━━━ Raw data ━━━

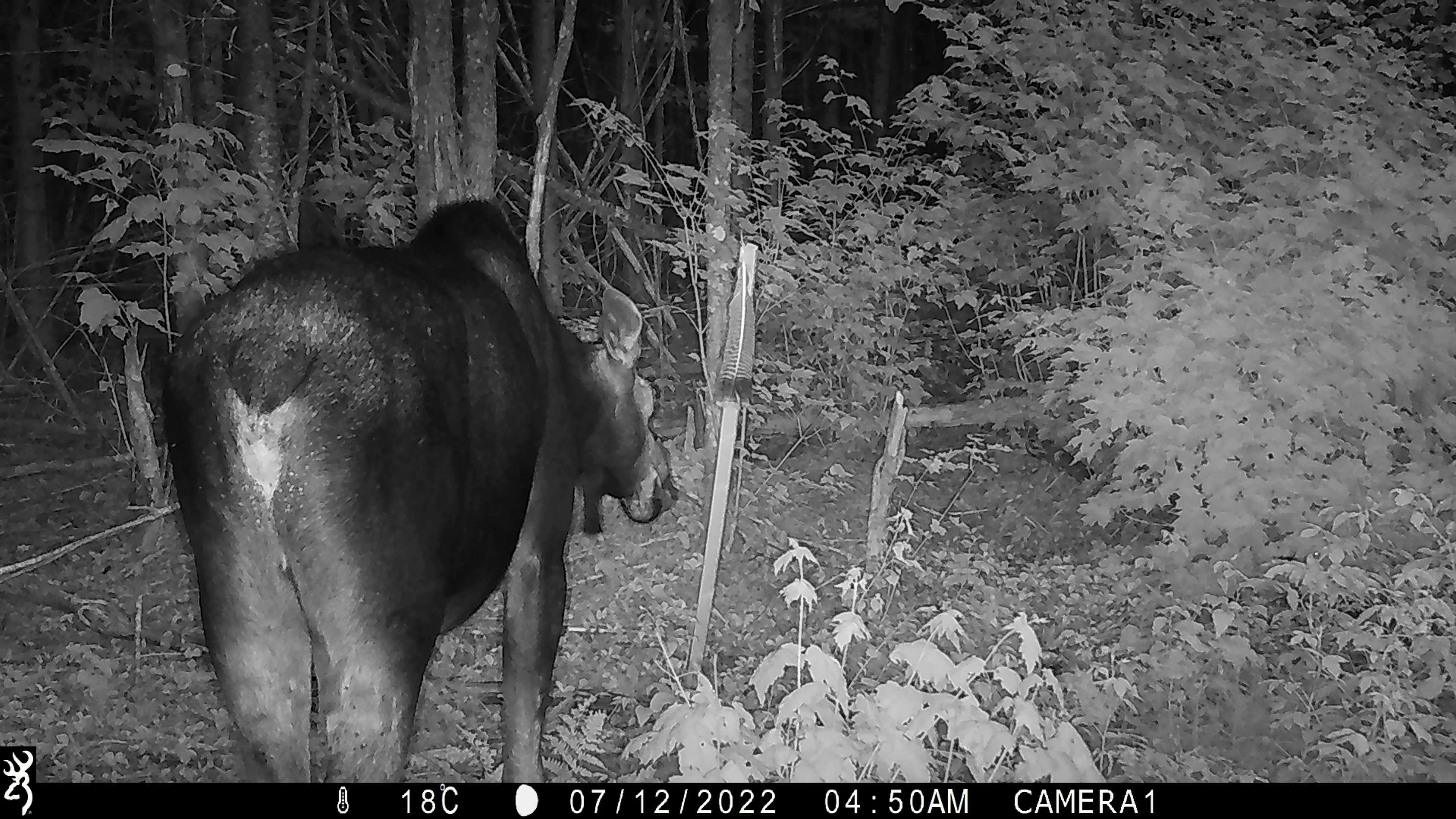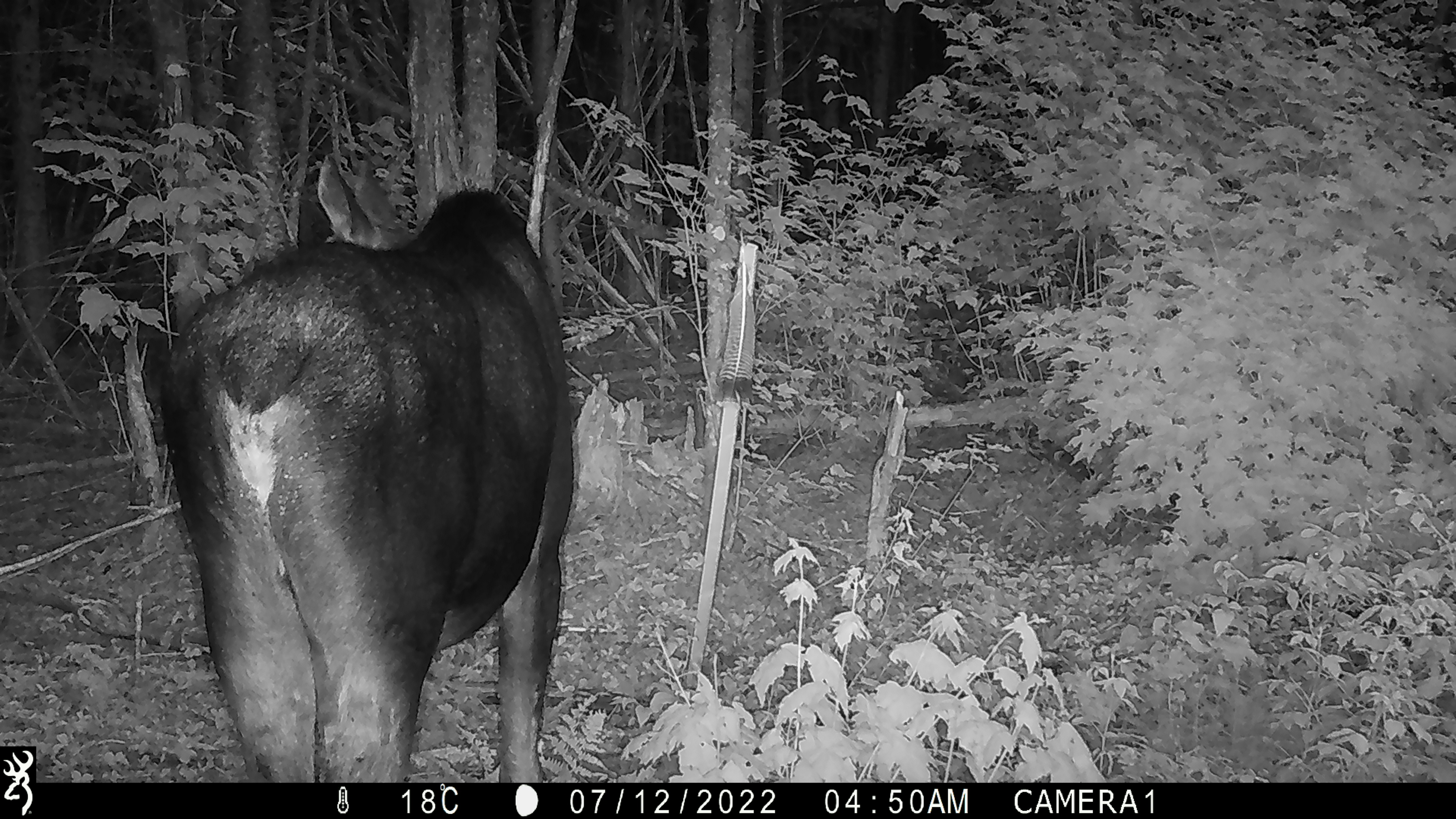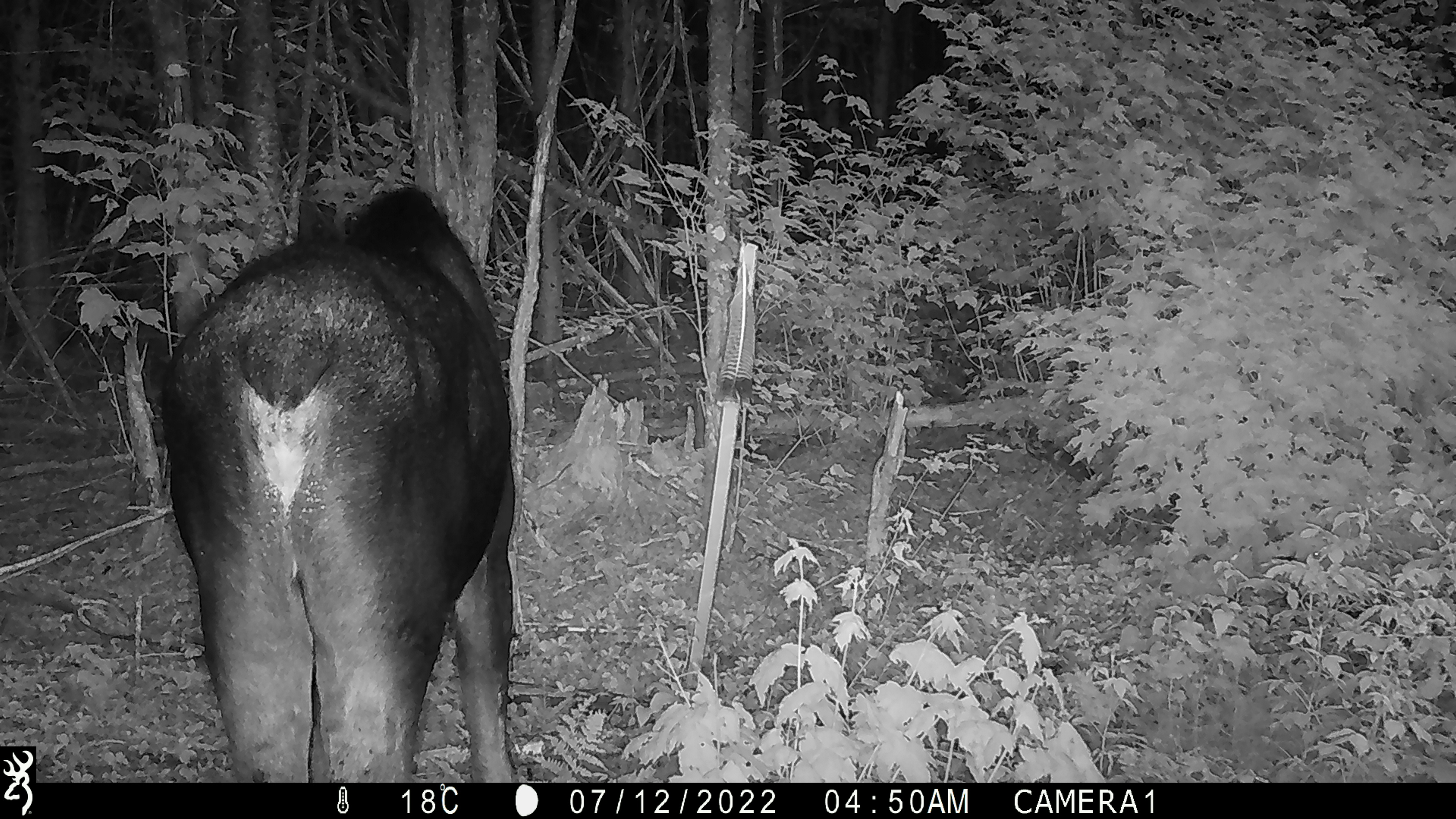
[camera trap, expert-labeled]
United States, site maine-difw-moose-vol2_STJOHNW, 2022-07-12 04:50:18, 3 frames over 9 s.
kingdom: Animalia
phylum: Chordata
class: Mammalia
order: Artiodactyla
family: Cervidae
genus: Alces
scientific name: Alces alces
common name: moose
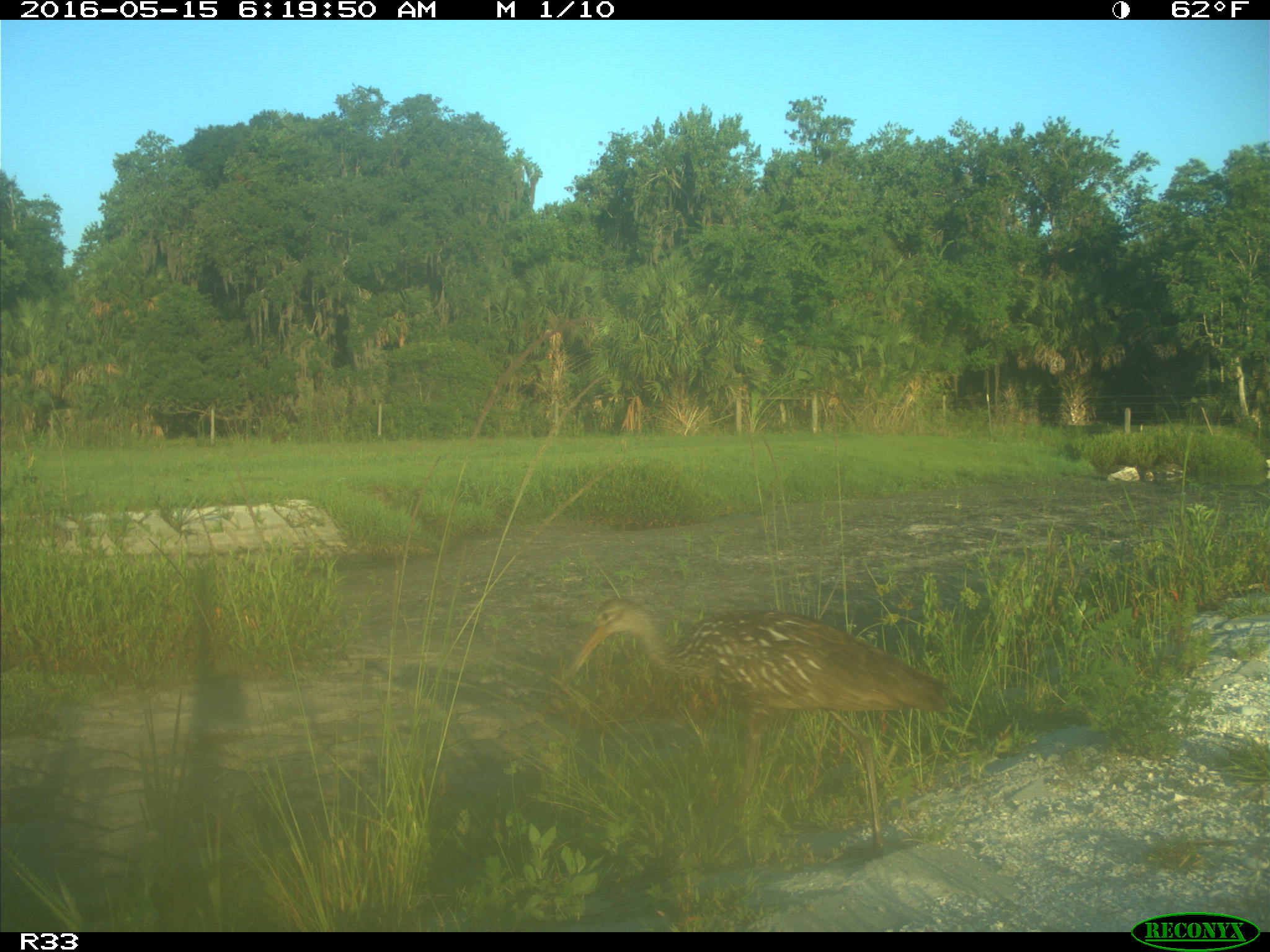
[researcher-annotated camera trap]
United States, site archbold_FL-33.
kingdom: Animalia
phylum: Chordata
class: Aves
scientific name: Aves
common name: birds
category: unidentified bird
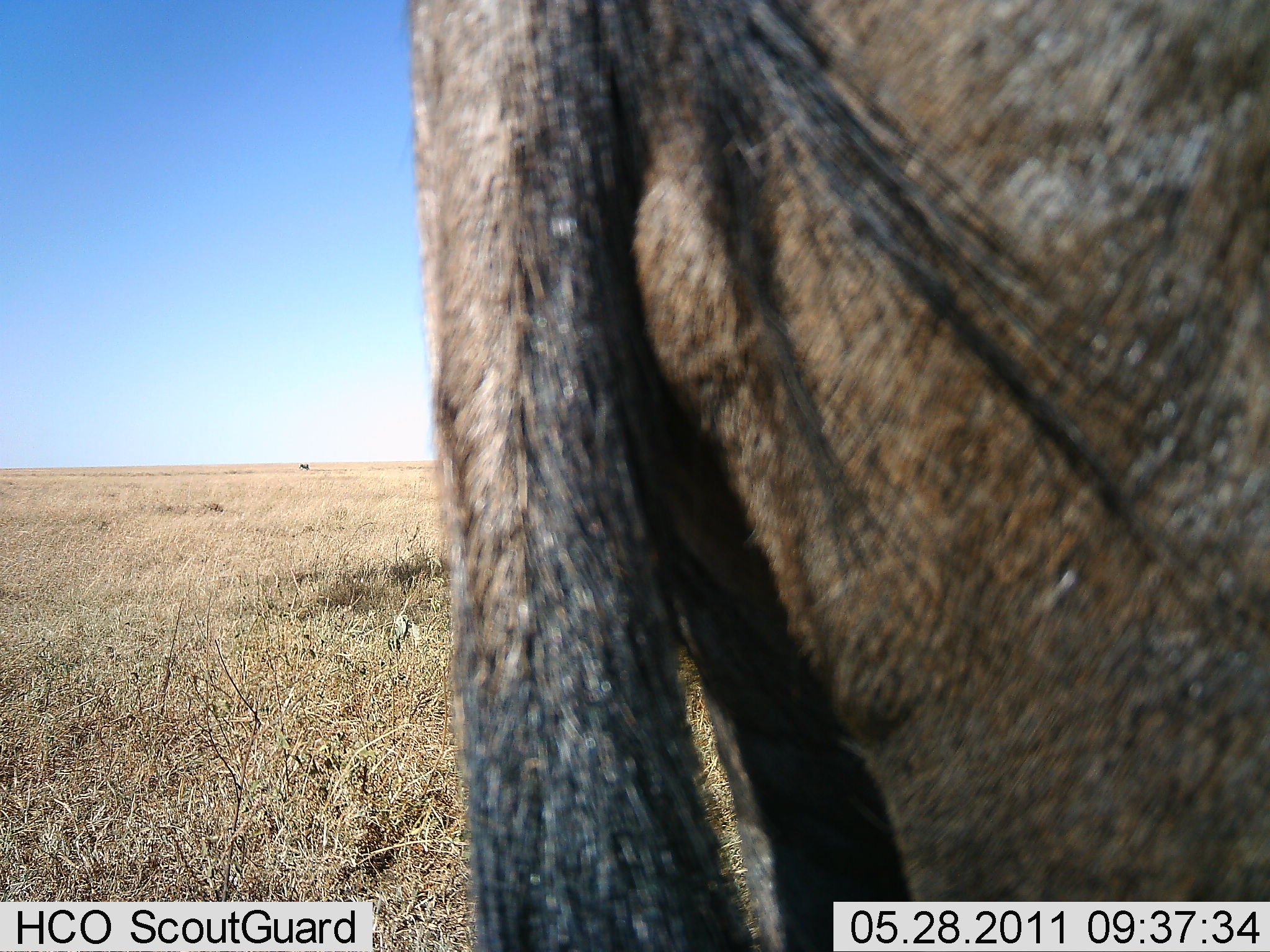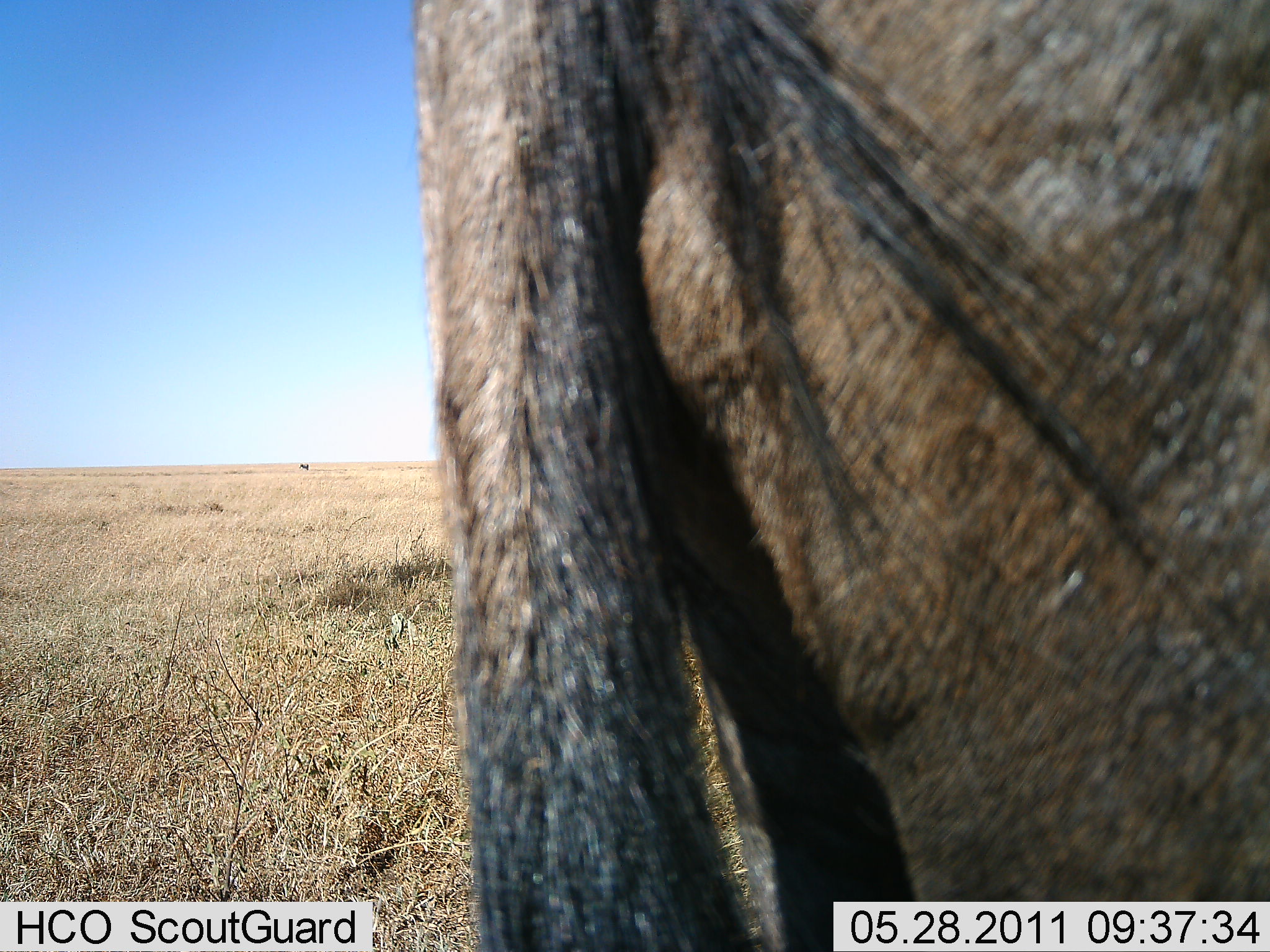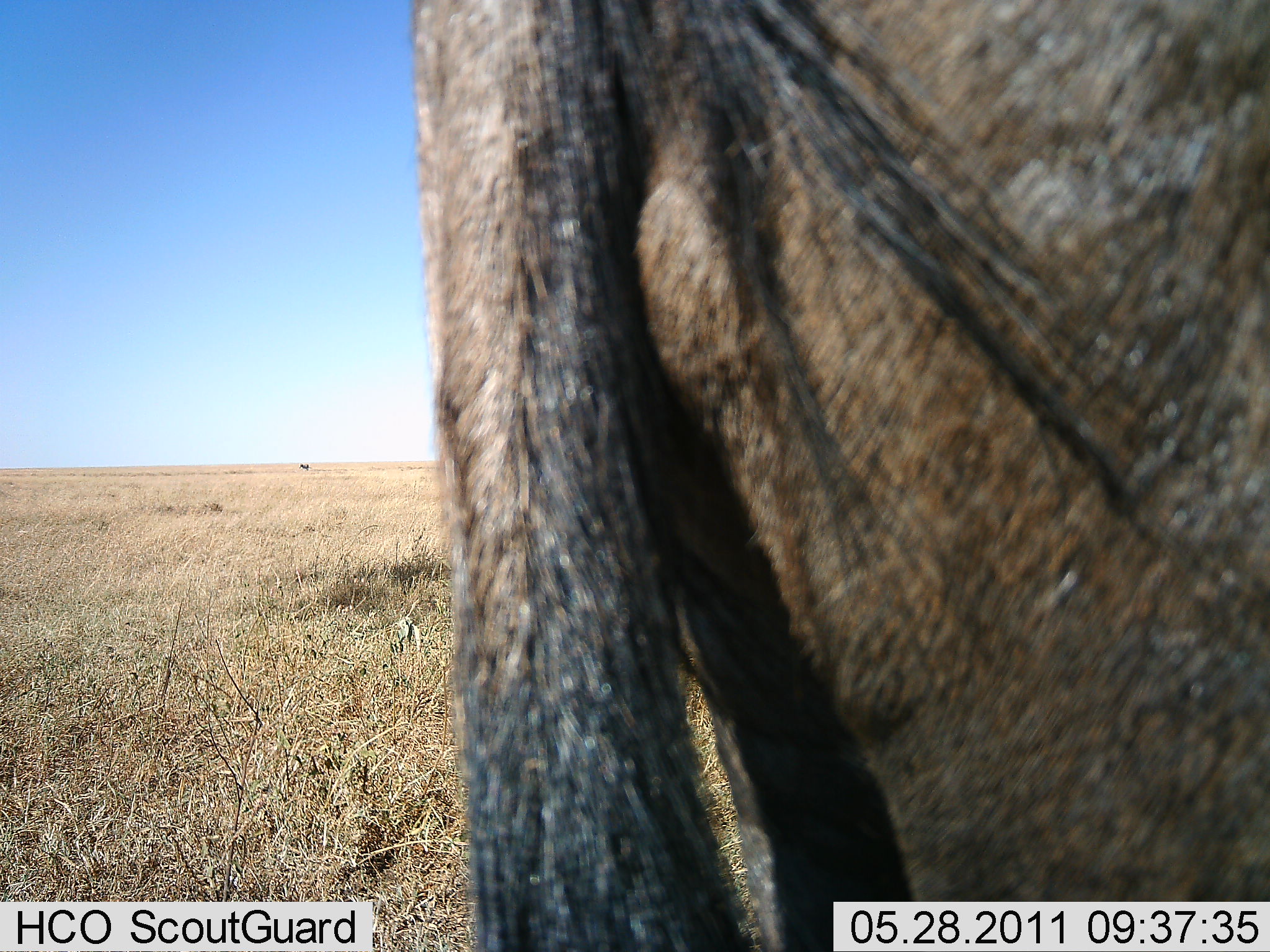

━━━

**Work order:**
Filter the entries above down to the lines containing the word "States".

**Expected answer:**
United States, site maine-difw-moose-vol2_STJOHNW, 2022-07-12 04:50:18, 3 frames over 9 s.
United States, site archbold_FL-33.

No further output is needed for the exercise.